In light of all this, it is hard to understand how AZPA plantations qualify as organic. An inspection of the USDA National Organic Programme (NOP) reveals why.

The USDA’s organic certification and inspection process is farcical. The USDA outsources inspections to private “certification agencies”. These are then hired by the very farms seeking certification. And because the certification agencies are competing with each other, their focus is on keeping clients year after year. Environmental regulation simply falls off the map.

Yet all this takes place far away from the supermarket. Far from production, all the consumer sees is the organic certification on the label.

Flimsy regulations aside, there are genuinely organic producers in the US. However these are small projects, run by individuals rather than corporations. While their production does take place on an environmentally sound basis, there are stifling obstacles to their success. The US government supports giant agribusiness through regulation and subsidies. This entrenches the monopoly of the farming giants and makes it impossible for small organic producers to compete.

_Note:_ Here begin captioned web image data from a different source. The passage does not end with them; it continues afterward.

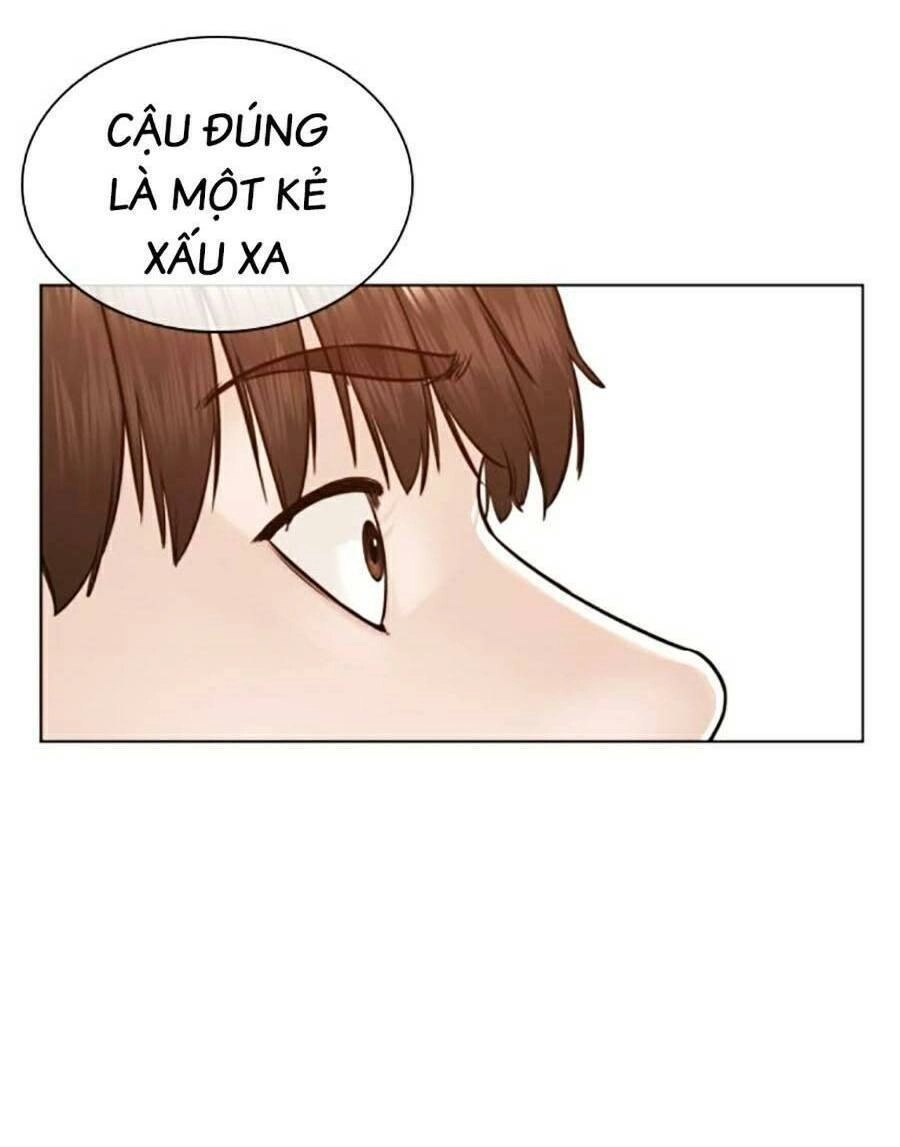 Cách Chiến Thắng Trận Đấu Chapter 185 - 29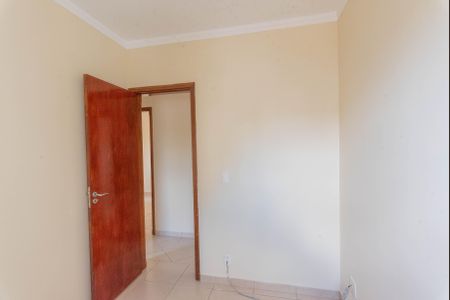 Apartamento para alugar com 76m², 3 quartos e 1 vagaQuarto 1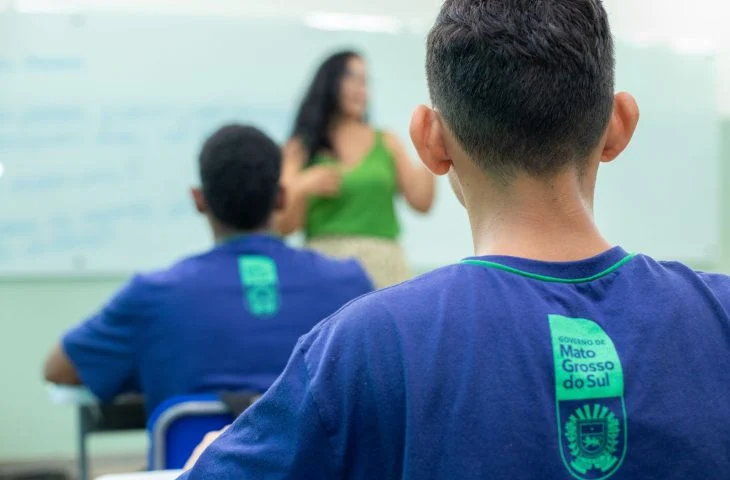 Processo-Seletivo-Simplificado-Educacao-Foto-Cid-Nogueira-SED-2-730x480-1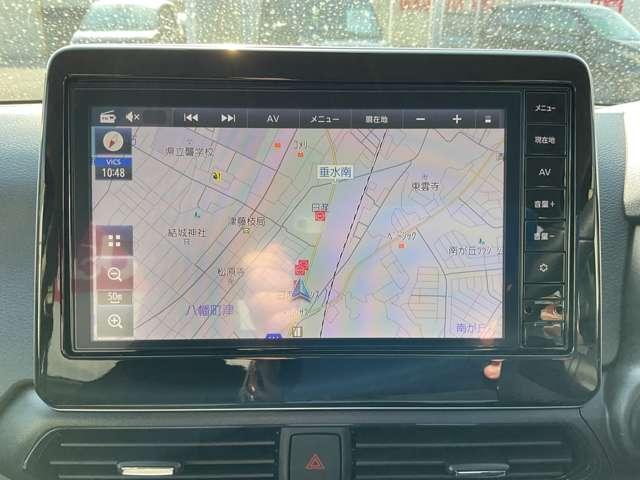 デイズ ６６０　ハイウェイスターＸ　プロパイロット　エディション　当社社用車ＵＰ　店頭販売限定車（7枚目）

Most organic producers fail to make a living, relying on a spouse to have a full-time job in the city.
According to a USDA study, the average small farm in America earns around 85 per cent of its income from “off farm sources”. The farms that do survive stay locked in the confines of “boutique farming” with a small consumer base and high prices that exclude most consumers.

Systemic problems
The great strength of Green gone wrong is that Rogers recognises that the world’s environmental problems are systemic. While investigating particular cases of environmental malpractice she succeeds in keeping a broader perspective on a system that by its very nature is ravaging the planet and its people.

For instance, the pressure of the free market forces producers to gradually renounce their organic practices and cut costs to compete. The intensive care and additional labour that environmental agriculture requires are squeezed out by an economic system which is driven by profit and nothing else.
Heather Rogers shows why we cannot trust business claims about their “green” products. More importantly, the focus on fighting environmental problems as individuals in the supermarket undermines our ability to build the collective action necessary to implement systemic change.

By focusing on ourselves as individuals we ignore the huge economic forces that benefit from the dirty economy and are wilfully obstructing the changes we need.

But Green gone wrong also contains reasons to be optimistic. Throughout Rogers’ investigations it becomes apparent that many of the solutions we need already exist. In the chapter on housing, Rogers shows the possibilities of green technology and design used in environmental communities in Germany.

Green gone wrong is unequivocal about the need for mass social movements that can raise the demands we need to protect the environment. Crucially this means not leaving the fate of the planet to the whims of markets and business, but setting a bold agenda to transition to sustainability.

In the absence of a strong environmental movement and in the face of such a massive problem, it is understandable why people have tended to look to their own lives and consumption for an easy fix. However “voting with your dollar” is clearly an illusion in a world where the richest 10 per cent of people control more than 80 per cent of the dollars.

To build social movements that are up to the task of challenging the power of those who benefit from business as usual, we will have to overcome the current focus on individual lifestyles.
Heather Rogers has made a timely intervention that should be read by everyone concerned about the future of the planet.